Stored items
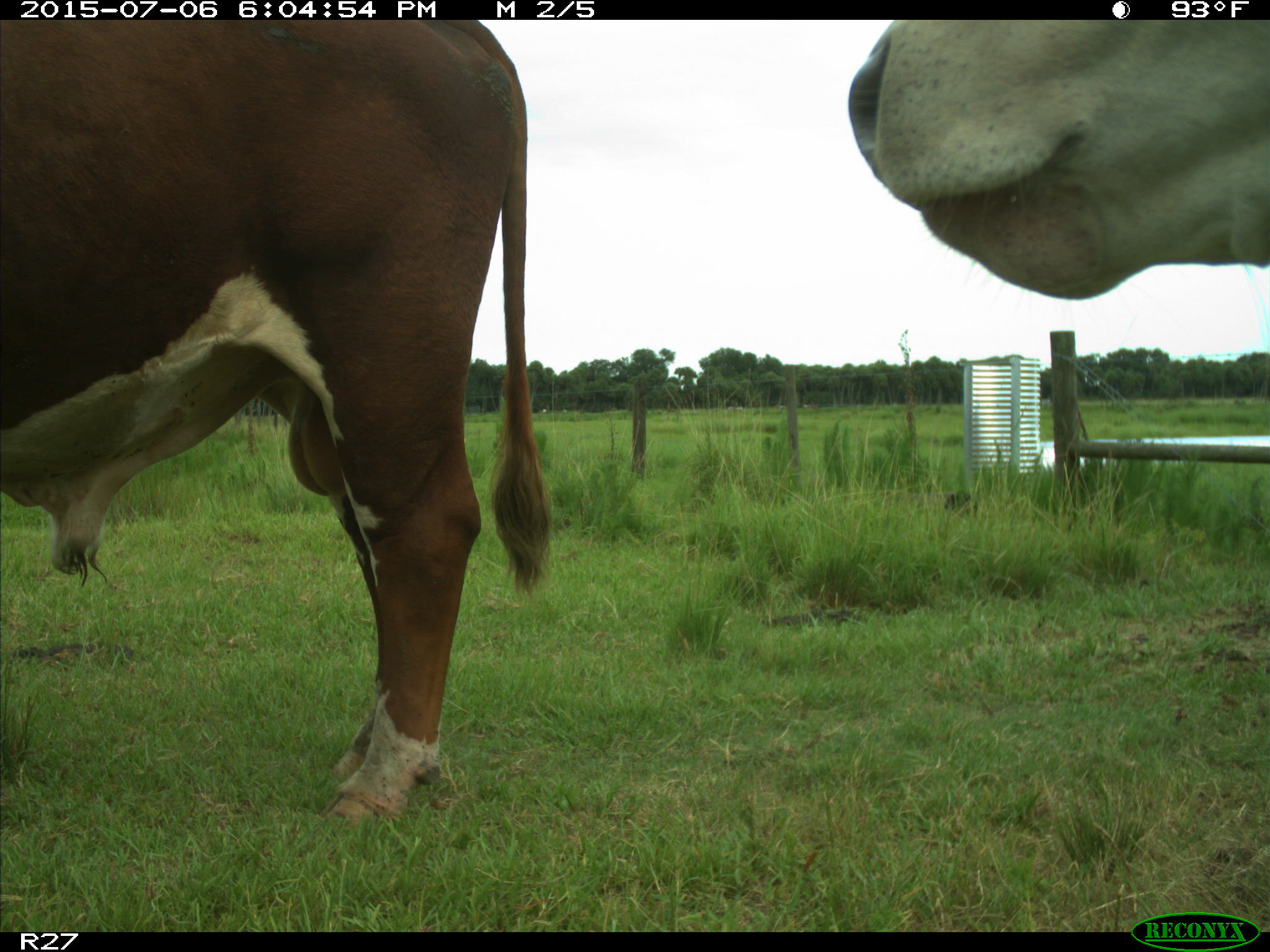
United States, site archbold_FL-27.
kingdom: Animalia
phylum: Chordata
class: Mammalia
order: Artiodactyla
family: Bovidae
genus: Bos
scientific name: Bos taurus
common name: domestic cow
Bos taurus (domestic cow).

**Problem to work on:**
Keep only the lines from the line with "kingdom: Animalia" to the end of the records above, and repeat them exactly.

**Expected output:**
kingdom: Animalia
phylum: Chordata
class: Mammalia
order: Artiodactyla
family: Bovidae
genus: Bos
scientific name: Bos taurus
common name: domestic cow
Bos taurus (domestic cow).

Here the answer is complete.